Jean veut dire grâce de Dieu, en qui est la grâce, auquel la grâce a été donnée, auquel un don a été fait de la part de Dieu.

Saint Jean a eu quatre privilèges :

  • l’amitié particulière de Jésus Christ : Le Sauveur aima Jean plus que les autres apôtres. Il lui donna plus de marques d’affection et de familiarité. Il veut donc dire grâce de Dieu parce qu’il fut gracieux à Dieu. Les démonstrations d’amour sont de deux sortes : une manifestation de familiarité et l’octroi de bienfaits. Jésus aima également Jean et Pierre. Il fut plus démonstratif vis-à-vis de Jean et il accorda plus de bienfaits à Pierre,
  • la parole de la chair : Jean fut choisi vierge par le Seigneur, il avait la pureté virginale puisqu’il voulait se marier quand Jésus Christ l’appela,
  • la révélation des mystères : il lui fut donné de connaître beaucoup de mystères, par exemple, ce qui concerne la divinité du Verbe et la fin du monde,
  • avoir été chargé du soin de la mère de Dieu : on peut dire qu’il a reçu un don de Dieu. C’était le plus grand présent que le Seigneur put lui faire en lui confiant le soin de sa mère.

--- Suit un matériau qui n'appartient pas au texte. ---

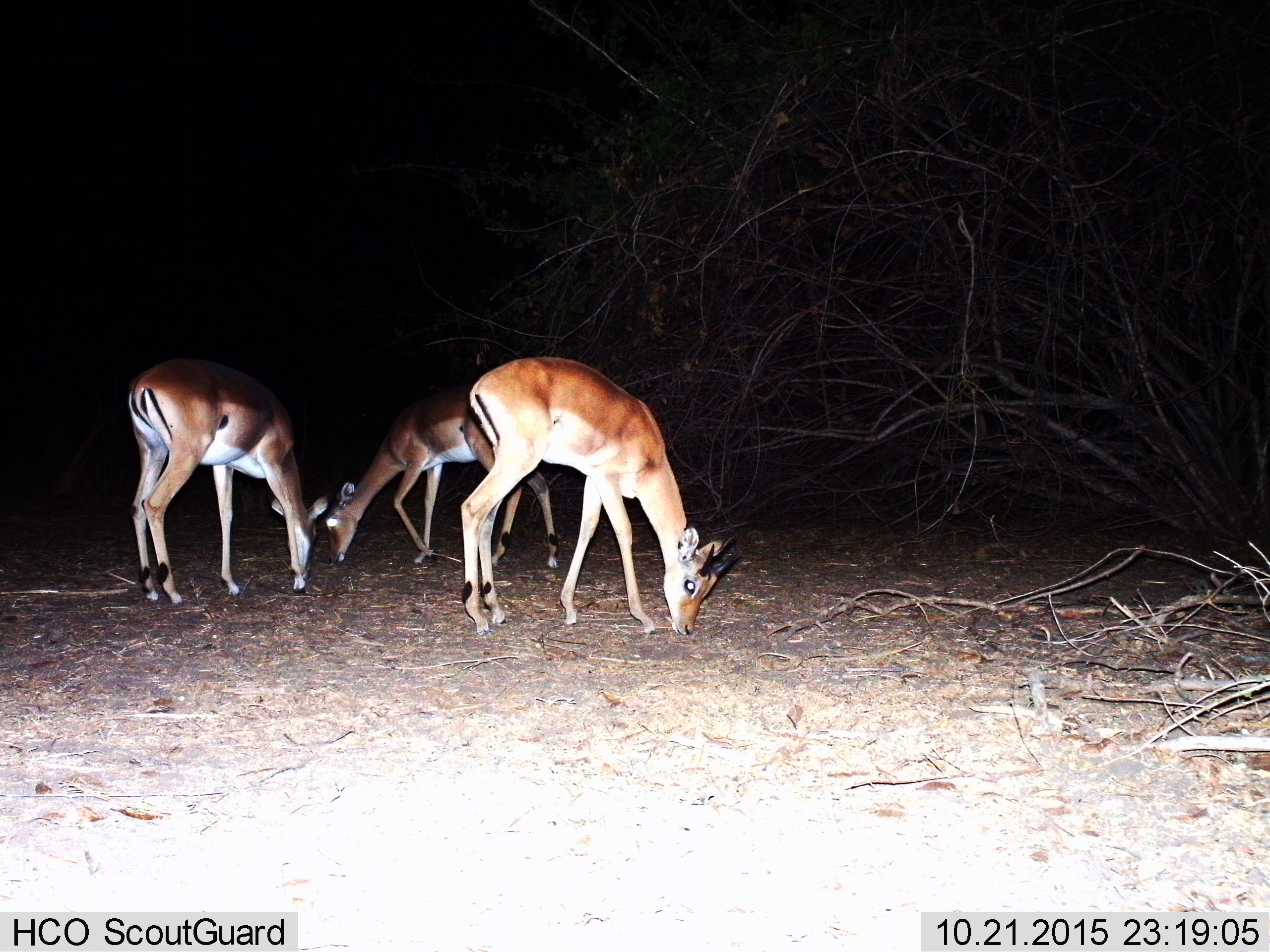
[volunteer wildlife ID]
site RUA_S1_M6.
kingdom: Animalia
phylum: Chordata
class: Mammalia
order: Artiodactyla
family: Bovidae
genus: Aepyceros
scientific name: Aepyceros melampus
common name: impala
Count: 3.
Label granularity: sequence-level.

Sa vie a été écrite par Miletus, évêque de Laodicée. Un résumé a été fait par Isidore dans son livre « De la naissance, de la vie et de la mort des Saints Pères ».

Jean, apôtre et évangéliste, le bien-aimé du Seigneur, avait été choisi alors qu’il était encore vierge. Après la Pentecôte, quand les apôtres se séparèrent, il partit pour l’Asie où il fonda un grand nombre d’églises.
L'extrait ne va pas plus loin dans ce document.